Wednesday, February 23, 2011

Writing Tips from AWW 2011 Keynoter, Nancy Pickard

We recently asked Nancy Pickard to share her top three writing tips.

Nancy is the New York Times bestselling author of 18 novels and dozens of short stories. Her current stand-alone novel, THE SCENT OF RAIN AND LIGHTNING, was on the extended New York Times Best Seller list for five weeks and was the Barnes & Noble Main Recommended Book for the spring of 2010. Nancy is also the author of a book for writers, 7 STEPS ON THE WRITER'S PATH. She will be delivering our 2011 AWW keynote address on July 9, 2011 at 7:00 p.m., and leading the fiction session of our morning classes during the workshop. (Learn more about Nancy on our Faculty page.)

Nancy's top three tips:
• If anybody makes you feel like not writing, run like hell in the opposite direction.

• It's all process. Failure is process. Rejection is process. Rewriting is process. Throwing it away and starting over is process. Getting it right is process.
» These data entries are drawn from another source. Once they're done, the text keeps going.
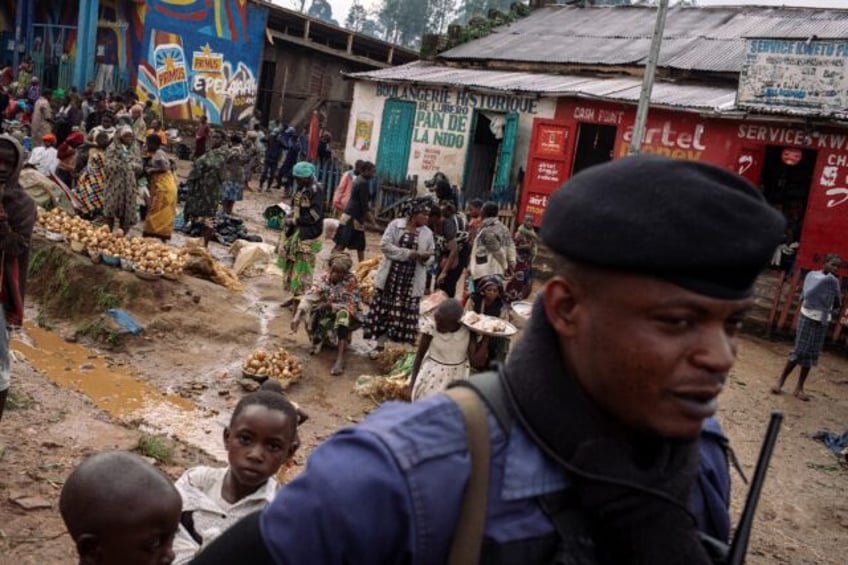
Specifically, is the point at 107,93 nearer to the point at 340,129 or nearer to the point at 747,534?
A: the point at 340,129

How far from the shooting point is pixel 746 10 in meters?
16.7

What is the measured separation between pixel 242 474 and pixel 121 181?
7369mm

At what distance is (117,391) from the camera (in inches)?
251

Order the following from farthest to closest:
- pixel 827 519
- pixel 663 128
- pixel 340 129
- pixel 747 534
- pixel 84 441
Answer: pixel 340 129 → pixel 663 128 → pixel 827 519 → pixel 84 441 → pixel 747 534

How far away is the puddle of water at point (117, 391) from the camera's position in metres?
5.69

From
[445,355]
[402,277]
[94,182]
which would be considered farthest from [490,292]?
[94,182]

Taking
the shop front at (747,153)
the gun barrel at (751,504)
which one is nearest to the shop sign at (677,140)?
the shop front at (747,153)

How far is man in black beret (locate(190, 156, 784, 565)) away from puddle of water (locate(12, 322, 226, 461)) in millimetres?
4529

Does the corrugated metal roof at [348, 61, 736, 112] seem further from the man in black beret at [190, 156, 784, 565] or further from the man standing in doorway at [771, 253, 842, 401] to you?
the man in black beret at [190, 156, 784, 565]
Even getting published is process. If we were inventors or scientists we'd think nothing of "failing." We'd just clean our test tubes, take what we learned from "failing," and then start the next experiment. Excuse me while I adjust my lab coat and get back to work on my book.

• It's not easy. Anybody who tells you it should be easy has never written anything worth reading.
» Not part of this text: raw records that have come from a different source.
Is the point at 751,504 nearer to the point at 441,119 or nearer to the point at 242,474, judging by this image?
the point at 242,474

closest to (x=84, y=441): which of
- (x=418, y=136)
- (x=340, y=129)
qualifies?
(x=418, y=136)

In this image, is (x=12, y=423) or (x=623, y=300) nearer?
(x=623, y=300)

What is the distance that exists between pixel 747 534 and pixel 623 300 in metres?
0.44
Want to learn more from Nancy and the rest of our AWW 2011 Faculty? Register now for the workshop! Slots are filling quickly.

1 comment:

  1. I absolutely loved Nancy Pickard's The Virgin of Small Plains, but this book is even better. Nancy is a magician at making you feel what her characters are feeling and at weaving enough suspense into her writing that you just know that something dreadful is going to happen on the next page, and you have to get to it to find out what. She uses different viewpoint characters who only see part of what's going on and understand even less, and lies, and hidden objects to draw you into a mystery that will lead you in many different directions until you're shocked by the surprise at the end.